Text block:
The 30% that LLM-vision cannot serve (single-strand hair, hundreds of small spots, per-pixel depth) earns the precision-tier RFC-030 work when photographer evidence demands it. Splitting LLM-vision (now) from deployed-providers (when needed) lets each ship on its own evidence.

Alternatives considered¶

Skip LLM-as-provider; ship deployed-provider only (the original RFC-026 v0.1 shape). Rejected — forces every photographer to install a sibling project just to get coarse subject masks. LLM-vision covers ~70% of use cases at zero cost.
Skip the deployed path entirely; LLM-vision forever. Rejected — precision-tier workflows (portrait retouching, wildlife pixel-precision) need it eventually. RFC-030 keeps the path open.
Bundle SAM into chemigram core. Rejected — violates ADR-007.
Lightweight Anthropic-API / GPT-4-Vision wrapper as a default sibling. Considered. Adds API key / billing / rate-limit UX surface that v1.9.0 doesn't need. Reconsider in RFC-030.
Single combined RFC-026 covering both LLM-vision and deployed. Considered, drafted briefly, rejected. Confused the priority signal — shipping LLM-vision MVP is a different decision from designing deployed-provider scaffolding. Splitting (RFC-026 LLM-vision + RFC-030 deployed) lets each close on its own evidence + timeline.

Consequences¶

Positive:

Content-derived masks ship for every photographer with a vision-capable chat client. Zero deployment cost, zero infrastructure, zero new core dependencies.
MCP surface stays narrow. No new tools; ADR-033 preserved.
BYOA principle taken further. The "provider" is the chat client the photographer already chose; chemigram never specifies a model.
Composes with the existing wire. LLM-vision constructs flow through the same mask_spec apply path as drawn masks (RFC-029) and parametric filters (RFC-024). No fork in the architecture.
Workflow patterns are documentable. A pattern library guide gives the LLM stable grounding so different sessions produce consistent mask designs.

Negative:

Precision is bounded. Coarse bounding boxes and ~12-vertex polygons; not pixel-precise. Single-strand hair, complex silhouettes, fine edges all degrade. Mitigated by RFC-030 as the upgrade path.

Exercise instructions:
- A) Can you condense the paragraph of the RFC text that begins "Composes with the existing wire" into a short bulleted list that keeps its main facts?
- B) Will you print the RFC text word for word from "Single combined RFC-026" up to and including "new core dependencies."?
The listing after the RFC text plays no part in this work.

Supplied information:

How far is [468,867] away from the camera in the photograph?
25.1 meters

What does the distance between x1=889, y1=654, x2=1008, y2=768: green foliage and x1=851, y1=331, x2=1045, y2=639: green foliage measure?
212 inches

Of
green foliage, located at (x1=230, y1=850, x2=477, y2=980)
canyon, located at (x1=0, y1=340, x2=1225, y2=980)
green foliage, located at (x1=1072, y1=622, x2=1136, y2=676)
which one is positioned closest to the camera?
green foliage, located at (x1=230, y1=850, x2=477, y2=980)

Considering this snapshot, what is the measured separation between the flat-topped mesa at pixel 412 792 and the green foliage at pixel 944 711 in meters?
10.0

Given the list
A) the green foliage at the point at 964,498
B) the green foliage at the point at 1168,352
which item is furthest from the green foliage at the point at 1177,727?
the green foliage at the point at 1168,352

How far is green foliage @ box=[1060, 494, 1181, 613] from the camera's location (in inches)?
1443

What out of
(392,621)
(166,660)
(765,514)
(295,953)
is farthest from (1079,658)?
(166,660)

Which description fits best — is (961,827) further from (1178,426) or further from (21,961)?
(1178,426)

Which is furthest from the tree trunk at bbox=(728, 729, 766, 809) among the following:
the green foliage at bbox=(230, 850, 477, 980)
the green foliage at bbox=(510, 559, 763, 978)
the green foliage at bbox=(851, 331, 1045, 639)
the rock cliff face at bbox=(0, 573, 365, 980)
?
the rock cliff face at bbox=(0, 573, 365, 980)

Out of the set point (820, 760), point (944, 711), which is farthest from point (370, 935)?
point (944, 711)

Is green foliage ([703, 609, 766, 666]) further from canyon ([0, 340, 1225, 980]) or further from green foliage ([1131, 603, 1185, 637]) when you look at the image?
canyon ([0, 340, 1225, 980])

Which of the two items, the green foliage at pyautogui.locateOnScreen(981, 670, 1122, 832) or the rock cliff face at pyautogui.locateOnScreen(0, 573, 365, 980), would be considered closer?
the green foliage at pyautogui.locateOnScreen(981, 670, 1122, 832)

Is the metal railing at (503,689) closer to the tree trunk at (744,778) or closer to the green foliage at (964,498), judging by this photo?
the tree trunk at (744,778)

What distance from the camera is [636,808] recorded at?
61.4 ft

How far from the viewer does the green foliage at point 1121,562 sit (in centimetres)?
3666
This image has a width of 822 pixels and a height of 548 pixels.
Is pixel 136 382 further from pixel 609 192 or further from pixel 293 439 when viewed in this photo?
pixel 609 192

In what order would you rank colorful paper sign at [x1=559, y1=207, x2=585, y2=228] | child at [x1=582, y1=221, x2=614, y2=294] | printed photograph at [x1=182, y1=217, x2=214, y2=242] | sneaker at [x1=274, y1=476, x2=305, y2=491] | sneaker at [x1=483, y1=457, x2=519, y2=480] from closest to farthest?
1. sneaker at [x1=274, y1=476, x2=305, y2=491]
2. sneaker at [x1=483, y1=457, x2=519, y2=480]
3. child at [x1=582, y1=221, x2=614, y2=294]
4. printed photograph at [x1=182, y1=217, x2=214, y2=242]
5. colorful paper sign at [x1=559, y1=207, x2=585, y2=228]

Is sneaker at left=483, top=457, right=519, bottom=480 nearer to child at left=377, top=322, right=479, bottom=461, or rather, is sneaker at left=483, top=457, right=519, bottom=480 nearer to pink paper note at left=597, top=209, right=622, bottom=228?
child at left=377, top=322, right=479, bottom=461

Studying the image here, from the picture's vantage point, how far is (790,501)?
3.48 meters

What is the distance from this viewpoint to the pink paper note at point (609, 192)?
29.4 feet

Answers below:
- A)
- LLM-vision constructs compose with the existing wire.
- They flow through the same mask_spec apply path as drawn masks (RFC-029) and parametric filters (RFC-024).
- The architecture has no fork.

- B)
Single combined RFC-026 covering both LLM-vision and deployed. Considered, drafted briefly, rejected. Confused the priority signal — shipping LLM-vision MVP is a different decision from designing deployed-provider scaffolding. Splitting (RFC-026 LLM-vision + RFC-030 deployed) lets each close on its own evidence + timeline.

Consequences¶

Positive:

Content-derived masks ship for every photographer with a vision-capable chat client. Zero deployment cost, zero infrastructure, zero new core dependencies.